When I pressed play on Ignorance on release day, I was struck by one of those rare moments of exhilaration and excitement on behalf of the artist I was listening to. Opening song, ‘The Robber’, told me all I needed to know. I’ve been a fan of The Weather Station (Tamara Lindeman) for a while now, and particularly enjoyed the folky freedom of her 2017 self-titled album, but I never would have anticipated that Tamara and her band would produce an album that was likely to make any big waves in the mainstream. They were too niche for that. The first hints that I might have been wrong came with the early reviews of Ignorance, the sudden presence of Lindeman in publications that might have steered clear of her for any of her four previous LPs. The opening thirty seconds of ‘The Robber’ was enough to tell me that I had been right to pick up on those hints and that, on Ignorance, I should expect one of the most impressive evolutions of an artist that I can remember. By the end of the song, I was almost lost for words. The skittery, almost jazzy, instrumentation whirled and swirled as Lindeman continued to deliver her words in a breathy and hushed tone, spilling out a fascinating allegory for the trappings of capitalism, adding layers to her sound with the addition of full and multi-faceted band. This is the best song of 2021 so far.

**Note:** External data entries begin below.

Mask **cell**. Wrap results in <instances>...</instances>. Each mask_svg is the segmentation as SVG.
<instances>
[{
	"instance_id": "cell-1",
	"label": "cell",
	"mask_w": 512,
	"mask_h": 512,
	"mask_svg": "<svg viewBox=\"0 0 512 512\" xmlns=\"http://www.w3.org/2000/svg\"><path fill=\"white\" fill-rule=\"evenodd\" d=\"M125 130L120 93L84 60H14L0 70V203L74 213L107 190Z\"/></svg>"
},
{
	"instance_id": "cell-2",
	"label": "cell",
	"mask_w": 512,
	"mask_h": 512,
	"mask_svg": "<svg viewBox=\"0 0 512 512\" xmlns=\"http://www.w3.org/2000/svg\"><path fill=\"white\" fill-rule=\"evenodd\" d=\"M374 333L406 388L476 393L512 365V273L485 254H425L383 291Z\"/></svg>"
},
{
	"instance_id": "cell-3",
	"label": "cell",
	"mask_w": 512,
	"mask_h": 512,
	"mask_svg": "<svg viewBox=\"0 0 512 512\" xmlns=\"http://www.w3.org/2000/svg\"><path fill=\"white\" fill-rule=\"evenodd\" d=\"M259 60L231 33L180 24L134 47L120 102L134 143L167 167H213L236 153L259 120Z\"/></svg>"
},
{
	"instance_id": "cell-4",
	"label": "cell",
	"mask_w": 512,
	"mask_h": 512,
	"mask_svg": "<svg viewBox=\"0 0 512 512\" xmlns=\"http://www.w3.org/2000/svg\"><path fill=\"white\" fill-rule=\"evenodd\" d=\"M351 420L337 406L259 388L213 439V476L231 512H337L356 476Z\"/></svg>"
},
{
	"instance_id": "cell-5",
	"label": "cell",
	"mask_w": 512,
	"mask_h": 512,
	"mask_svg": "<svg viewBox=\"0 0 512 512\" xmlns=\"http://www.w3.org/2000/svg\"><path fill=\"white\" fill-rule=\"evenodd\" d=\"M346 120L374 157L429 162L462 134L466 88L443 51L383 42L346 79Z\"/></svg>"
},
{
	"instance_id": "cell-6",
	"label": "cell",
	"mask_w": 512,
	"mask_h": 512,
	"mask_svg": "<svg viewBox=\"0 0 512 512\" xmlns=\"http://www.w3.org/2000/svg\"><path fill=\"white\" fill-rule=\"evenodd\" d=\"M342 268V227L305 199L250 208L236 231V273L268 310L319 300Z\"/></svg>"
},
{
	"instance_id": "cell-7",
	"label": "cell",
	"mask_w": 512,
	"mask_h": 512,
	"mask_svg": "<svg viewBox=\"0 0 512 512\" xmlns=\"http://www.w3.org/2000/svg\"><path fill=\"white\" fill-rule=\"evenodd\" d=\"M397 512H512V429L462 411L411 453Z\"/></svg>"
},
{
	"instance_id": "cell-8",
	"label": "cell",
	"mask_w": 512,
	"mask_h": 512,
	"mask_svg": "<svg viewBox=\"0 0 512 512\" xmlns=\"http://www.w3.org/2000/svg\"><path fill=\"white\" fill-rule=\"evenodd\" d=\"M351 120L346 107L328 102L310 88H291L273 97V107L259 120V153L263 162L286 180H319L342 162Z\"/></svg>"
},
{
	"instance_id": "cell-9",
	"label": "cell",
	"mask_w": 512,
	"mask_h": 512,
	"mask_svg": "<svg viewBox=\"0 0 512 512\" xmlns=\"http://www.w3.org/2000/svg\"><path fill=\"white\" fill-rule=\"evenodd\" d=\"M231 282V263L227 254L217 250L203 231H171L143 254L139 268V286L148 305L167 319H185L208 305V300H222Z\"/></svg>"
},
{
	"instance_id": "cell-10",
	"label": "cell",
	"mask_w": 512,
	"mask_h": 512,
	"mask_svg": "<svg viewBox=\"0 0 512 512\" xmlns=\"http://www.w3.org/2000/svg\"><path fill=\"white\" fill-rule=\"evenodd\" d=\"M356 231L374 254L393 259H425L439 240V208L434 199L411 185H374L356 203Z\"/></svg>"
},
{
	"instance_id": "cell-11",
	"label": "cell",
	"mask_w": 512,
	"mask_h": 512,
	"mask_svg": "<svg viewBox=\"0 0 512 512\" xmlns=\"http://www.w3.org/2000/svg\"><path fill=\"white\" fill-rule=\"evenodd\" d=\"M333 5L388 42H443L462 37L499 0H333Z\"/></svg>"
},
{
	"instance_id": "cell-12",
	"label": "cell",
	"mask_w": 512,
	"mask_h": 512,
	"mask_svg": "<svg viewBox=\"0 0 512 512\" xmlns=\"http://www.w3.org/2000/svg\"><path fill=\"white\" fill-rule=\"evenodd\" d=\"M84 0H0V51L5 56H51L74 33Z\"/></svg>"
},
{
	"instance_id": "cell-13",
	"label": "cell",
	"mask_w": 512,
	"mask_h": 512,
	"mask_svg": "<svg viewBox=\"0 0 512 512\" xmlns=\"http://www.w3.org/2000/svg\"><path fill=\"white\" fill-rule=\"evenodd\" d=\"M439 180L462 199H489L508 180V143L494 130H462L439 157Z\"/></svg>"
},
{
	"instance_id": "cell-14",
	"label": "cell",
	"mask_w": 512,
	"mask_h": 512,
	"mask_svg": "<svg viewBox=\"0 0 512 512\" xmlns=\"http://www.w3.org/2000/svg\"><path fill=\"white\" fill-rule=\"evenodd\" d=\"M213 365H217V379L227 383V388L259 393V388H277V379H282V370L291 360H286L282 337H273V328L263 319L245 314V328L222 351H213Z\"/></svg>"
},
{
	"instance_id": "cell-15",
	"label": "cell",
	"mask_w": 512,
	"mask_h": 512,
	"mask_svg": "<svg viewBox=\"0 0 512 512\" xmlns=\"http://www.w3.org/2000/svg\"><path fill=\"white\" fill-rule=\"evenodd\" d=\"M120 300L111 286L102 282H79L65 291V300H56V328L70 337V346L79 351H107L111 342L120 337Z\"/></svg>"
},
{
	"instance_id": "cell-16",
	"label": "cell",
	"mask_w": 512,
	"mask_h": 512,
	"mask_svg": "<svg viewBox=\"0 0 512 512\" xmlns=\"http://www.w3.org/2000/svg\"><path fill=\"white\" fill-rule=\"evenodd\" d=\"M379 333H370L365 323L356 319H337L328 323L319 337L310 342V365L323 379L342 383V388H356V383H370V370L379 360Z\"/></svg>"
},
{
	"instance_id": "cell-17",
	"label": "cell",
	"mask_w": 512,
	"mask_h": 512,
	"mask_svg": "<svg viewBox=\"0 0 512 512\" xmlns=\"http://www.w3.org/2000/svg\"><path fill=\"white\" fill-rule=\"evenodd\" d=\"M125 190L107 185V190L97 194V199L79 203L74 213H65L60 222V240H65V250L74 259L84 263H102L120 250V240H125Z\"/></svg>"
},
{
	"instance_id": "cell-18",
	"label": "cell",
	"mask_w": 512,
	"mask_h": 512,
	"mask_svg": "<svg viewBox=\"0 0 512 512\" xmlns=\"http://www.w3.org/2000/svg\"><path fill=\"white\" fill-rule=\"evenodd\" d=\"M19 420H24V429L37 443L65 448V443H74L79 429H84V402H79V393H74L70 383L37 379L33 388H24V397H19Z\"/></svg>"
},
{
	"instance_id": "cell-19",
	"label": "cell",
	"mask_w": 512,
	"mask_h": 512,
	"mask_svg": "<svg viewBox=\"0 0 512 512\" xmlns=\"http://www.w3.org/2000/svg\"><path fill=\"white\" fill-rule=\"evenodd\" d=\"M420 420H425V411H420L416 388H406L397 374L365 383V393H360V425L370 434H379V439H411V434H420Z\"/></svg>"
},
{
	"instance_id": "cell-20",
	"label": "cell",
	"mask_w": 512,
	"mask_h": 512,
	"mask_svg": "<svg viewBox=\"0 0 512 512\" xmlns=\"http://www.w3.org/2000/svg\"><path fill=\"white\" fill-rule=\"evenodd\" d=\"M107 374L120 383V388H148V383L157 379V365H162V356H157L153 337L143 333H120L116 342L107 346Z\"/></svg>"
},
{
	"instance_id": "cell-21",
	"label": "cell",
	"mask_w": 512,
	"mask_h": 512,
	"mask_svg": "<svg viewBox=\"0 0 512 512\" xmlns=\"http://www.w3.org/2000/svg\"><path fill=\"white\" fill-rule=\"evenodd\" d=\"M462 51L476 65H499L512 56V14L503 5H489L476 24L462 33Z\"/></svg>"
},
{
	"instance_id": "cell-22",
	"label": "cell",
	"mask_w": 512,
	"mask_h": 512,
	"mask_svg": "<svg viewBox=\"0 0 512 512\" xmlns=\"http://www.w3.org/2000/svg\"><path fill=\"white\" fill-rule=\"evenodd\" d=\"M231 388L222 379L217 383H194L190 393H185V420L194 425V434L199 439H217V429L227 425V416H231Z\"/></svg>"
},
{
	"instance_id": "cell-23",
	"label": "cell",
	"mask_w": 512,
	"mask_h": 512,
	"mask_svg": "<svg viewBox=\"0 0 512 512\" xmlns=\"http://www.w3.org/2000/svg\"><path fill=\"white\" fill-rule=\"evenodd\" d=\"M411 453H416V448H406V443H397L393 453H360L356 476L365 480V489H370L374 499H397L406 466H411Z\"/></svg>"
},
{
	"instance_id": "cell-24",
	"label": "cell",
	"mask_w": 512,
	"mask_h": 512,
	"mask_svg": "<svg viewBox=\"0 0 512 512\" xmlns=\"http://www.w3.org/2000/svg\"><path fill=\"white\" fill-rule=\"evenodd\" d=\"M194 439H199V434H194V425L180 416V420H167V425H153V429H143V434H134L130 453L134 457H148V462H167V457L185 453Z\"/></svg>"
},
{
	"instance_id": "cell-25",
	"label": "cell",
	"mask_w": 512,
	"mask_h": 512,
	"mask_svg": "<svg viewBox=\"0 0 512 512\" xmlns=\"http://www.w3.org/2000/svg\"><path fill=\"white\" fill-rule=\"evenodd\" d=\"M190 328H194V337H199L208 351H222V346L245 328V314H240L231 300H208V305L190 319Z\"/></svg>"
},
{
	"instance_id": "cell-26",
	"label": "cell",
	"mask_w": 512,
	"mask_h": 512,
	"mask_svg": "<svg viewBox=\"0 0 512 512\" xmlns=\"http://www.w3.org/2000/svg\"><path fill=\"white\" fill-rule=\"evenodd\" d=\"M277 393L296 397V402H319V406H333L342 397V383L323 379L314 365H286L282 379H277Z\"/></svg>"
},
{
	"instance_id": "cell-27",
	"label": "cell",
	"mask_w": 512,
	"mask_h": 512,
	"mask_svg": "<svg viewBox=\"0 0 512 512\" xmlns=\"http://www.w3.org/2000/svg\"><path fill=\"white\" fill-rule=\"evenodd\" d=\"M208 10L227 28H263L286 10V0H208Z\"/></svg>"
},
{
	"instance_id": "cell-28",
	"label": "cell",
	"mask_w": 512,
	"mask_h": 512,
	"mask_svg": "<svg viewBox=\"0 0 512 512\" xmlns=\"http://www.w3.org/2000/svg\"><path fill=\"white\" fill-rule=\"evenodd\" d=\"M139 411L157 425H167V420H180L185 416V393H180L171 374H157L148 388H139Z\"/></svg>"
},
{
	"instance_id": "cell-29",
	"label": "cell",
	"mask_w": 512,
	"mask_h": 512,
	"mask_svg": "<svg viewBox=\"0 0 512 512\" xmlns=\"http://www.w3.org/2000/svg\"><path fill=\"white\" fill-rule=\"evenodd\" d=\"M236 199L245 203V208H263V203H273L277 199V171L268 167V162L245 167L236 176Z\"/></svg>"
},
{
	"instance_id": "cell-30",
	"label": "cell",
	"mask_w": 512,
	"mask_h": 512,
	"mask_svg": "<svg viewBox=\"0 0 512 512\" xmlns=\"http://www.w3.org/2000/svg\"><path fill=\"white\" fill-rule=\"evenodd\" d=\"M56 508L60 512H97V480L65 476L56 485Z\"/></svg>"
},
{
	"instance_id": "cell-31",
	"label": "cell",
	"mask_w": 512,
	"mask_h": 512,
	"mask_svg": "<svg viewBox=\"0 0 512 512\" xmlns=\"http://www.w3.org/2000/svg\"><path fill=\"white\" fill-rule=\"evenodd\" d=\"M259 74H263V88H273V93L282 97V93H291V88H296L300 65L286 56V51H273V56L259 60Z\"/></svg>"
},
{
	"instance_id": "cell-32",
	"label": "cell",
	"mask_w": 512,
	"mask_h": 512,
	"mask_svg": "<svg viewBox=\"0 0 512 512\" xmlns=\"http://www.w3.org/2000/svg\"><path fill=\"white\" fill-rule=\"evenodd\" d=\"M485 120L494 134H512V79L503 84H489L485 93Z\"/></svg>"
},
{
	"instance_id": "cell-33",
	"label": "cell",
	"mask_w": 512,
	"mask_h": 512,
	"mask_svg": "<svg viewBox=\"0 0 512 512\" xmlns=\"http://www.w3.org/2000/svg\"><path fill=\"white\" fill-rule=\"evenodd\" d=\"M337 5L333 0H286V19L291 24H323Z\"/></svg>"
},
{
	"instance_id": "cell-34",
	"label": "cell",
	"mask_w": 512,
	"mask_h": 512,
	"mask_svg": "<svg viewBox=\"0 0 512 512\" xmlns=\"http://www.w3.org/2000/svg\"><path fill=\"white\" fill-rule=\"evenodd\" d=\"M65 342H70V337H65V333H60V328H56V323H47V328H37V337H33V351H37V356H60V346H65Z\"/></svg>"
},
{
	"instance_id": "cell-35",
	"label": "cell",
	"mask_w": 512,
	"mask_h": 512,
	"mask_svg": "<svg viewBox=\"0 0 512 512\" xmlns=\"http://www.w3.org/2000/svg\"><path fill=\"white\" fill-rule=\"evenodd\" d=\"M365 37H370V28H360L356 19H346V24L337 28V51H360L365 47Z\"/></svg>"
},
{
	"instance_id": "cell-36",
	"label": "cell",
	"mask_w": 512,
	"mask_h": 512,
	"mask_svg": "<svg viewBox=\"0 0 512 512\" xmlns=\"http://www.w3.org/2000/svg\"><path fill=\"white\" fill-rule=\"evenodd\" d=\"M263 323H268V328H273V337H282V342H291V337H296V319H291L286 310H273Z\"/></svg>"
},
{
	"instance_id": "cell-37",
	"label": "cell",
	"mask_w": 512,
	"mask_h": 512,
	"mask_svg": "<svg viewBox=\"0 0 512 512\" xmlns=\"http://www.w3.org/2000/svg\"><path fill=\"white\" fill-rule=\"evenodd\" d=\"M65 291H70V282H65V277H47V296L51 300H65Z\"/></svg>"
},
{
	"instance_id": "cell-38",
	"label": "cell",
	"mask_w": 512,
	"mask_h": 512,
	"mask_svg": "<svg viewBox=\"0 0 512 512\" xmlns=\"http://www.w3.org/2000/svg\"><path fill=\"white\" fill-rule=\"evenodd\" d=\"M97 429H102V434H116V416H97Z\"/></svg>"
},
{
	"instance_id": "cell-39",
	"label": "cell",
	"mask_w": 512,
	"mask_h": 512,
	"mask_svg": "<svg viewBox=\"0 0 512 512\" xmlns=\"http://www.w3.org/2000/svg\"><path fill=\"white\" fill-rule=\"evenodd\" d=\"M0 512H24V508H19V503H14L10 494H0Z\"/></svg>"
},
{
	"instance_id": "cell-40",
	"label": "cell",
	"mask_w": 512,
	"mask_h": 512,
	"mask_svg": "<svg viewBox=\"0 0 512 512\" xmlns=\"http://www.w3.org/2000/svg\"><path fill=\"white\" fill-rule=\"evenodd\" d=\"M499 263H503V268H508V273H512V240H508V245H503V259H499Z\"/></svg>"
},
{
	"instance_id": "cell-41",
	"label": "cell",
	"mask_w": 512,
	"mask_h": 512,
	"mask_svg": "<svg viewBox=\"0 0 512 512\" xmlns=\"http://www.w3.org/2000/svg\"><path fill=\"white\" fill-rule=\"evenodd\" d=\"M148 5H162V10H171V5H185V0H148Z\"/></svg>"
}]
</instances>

And even if that was to be the only highlight on show here, I would have been a very happy man. But it isn’t. It’s kind of hard to understand what happened for Lindeman between The Weather Station and Ignorance, but this is an album that shows an artist reaching the peak of her powers in absolutely every area. She has always been a stunning vocalist, but never before has she had such measure and control in her delivery. Her lyrics have always shone – but this is the first time she has told such relentlessly affecting stories, punching the listener in the gut again and again and again. Each album has been good with a few great songs, but Ignorance comes on leaps and bounds in terms of consistency and cohesiveness. There are no dips. And while Lindeman has always had a lot to say about the world, never before has she been so political and powerful at the same time as offering such a unique and intriguing way of looking at the mess we see before us.
I’ve said enough about ‘The Robber’, but have to once again point out the amazing way she tackles the subject of capitalism here. Most interesting of all, though, is the way in which Lindeman looks at the climate crisis across the album. We know this is a subject that is dear to her heart. But while she repeatedly hints at the damage we are doing to the planet (that album title, anyone?), the most captivating technique she uses is to encourage us to do what she’s been doing and look around at what we stand to lose. The way she opens ‘Atlantic’ with the lines ‘Oh my God, I thought, what a sunset’ before encouraging us to ‘lie back in the grass’ and ‘get all this dying off my mind…know better than to read the headlines.’ Or how, in ‘Parking Lot’ she writes a whole song about seeing a bird in a parking lot before playing a gig, and how watching that bird made her feel like she had no right to go and play a show and demand so much attention when there is so much beauty outside.
It’s a fascinating and valuable way of looking at things, but that doesn’t mean that she doesn’t sometimes admit to the powerlessness that she feels in the face of climate change. At the end of ‘Parking Lot’ she repeatedly tells us how it ‘kills’ her when she thinks about it, and in ‘Tried To Tell You’ (the year’s second best song so far) she tells us that ‘I feel as useless/as a tree in a city park/standing as a symbol/of what we have blown apart.’ Even when her songs aren’t directly about the state of play today, she litters her tales with nods to the natural world.
So these are undoubtedly weighty subjects. But the other spectacular thing about Ignorance is how lush and joyful it sounds, how loose and free. Without the words it would sound like an album written by someone without a care in the world. That is a testament to the songwriting of Lindeman on this record, as well as indication of how well she has been supported by her band to develop this new sound. I started this review by saying that I never thought The Weather Station would create a mainstream album – now, I’ll be shocked if Ignorance doesn’t win the biggest prizes, come near the top of a lot of Best of 2021 lists, and earn its band a whole host of new fans. It’s so good that I haven’t had space in this review to mention even half of its best moments.